E fa bene a precisarlo, perché purtroppo vi è grande confusione fra irrigazione e potenziamento degli irriganti, di cui l’agitazione è parte. Irrigare significa depositare gli irriganti all’interno del canale radicolare, e come sistemi di rilascio degli irriganti si possono usare siringhe ed aghi (Positive Pressure) oppure l’EndoVac (Apical Negative Pressure). Una volta depositati, gli irriganti possono essere potenziati nella loro azione tramite diversi sistemi che producono calore oppure generano ultrasuoni e subsuoni che li mobilizzano al meglio. Personalmente attivo gli irriganti coi suddetti mezzi, ma prima li deposito per l’intera lunghezza del canale a mezzo EndoVac.
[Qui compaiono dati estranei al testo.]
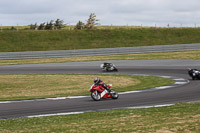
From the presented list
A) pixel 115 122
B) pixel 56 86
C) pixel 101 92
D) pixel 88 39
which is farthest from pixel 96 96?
pixel 88 39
In tutta sincerità, crede davvero che il sistema EndoVac rappresenti una svolta in Endodonzia?
Sì, rappresenta un enorme passo in avanti, in grado di conferire predicibilità all’intero trattamento, aumentandone le percentuali di successo. La mia ferrea convinzione nasce da cinque anni di pratica di questa metodica, che ha dato indubbiamente una marcia in più alla mia Endodonzia. Da un punto di vista culturale e scientifico, l’esperienza EndoVac è stata una delle più importanti e formative della mia carriera. Mi lasci spiegare il perché, è una bella storia. Il sistema EndoVac fu presentato in anteprima mondiale dal suo inventore John Schoeffel alla fine del 2006 durante un webinar in diretta dalla California. Io ne avevo sentito parlare casualmente mentre curiosavo su diversi siti odontoiatrici americani, così acquistai l’evento e per quattro ore, dalle 2 alle 6 del mattino, rimasi incollato al monitor del pc, sorpreso e affascinato da questa nuova metodica. La lezione di Schoeffel fu stupenda, chiarì magistralmente gli aspetti più oscuri della fluido-dinamica, supportando il tutto con leggi dalle basi robuste e inconfutabili attinte alla fisica e alla chimica. Qualche mese dopo frequentai un Master a Miami con lo stesso dott. Schoeffel, il quale mi insegnò nei dettagli la tecnica. A John, che ormai è un mio grande amico, riconosco il merito di avermi aperto la mente su tanti argomenti endodontici, sfatando falsi miti e arricchendo le mie conoscenze. In quell’occasione acquistai il dispositivo, che era ancora sconosciuto in Europa e non commercializzato. Quando iniziai ad usare l’EndoVac non era stato ancora pubblicato un solo studio in letteratura né vi erano colleghi con cui scambiarsi esperienze e impressioni. La cosa esaltante era che ogni giorno scoprivo qualcosa di nuovo riguardante le potenzialità del sistema, mi sono sentito… un “pioniere”! Le mie giornate lavorative sono diventate d’incanto meno faticose e più entusiasmanti. Dal 2007 ho trattato il 100% dei miei pazienti con questo sistema, accumulando una vasta casistica (più di 4000 casi) che mi è valsa l’invito come relatore durante il prestigioso congresso dell’AAE (American Association of Endodontics) in S. Diego nel 2010, nonché gli inviti da parte di due importanti Università americane, la Boston University e la Harvard University. Ultimamente ho presentato con orgoglio i risultati positivi di questi anni di lavoro con EndoVac a S. Antonio (Texas) nel corso del congresso annuale dell’AAE.

Sempre Schoffel, a Verona, ha citato 3000 suoi casi di ritrattamento tra il 2007 e il 2010. Lei ha sostenuto però, a Montecarlo in un congresso, che comunque esiste sempre anche un componente che si chiama fortuna. Lei quanto è fortunato?
Moltissimo perché ho avuto una famiglia in grado di trasmettermi valori morali importanti, ho una vita meravigliosa e svolgo una professione che amo.

Grazie e speriamo presto di ospitare alcuni suoi casi sul nostro inserto Endo Tribune.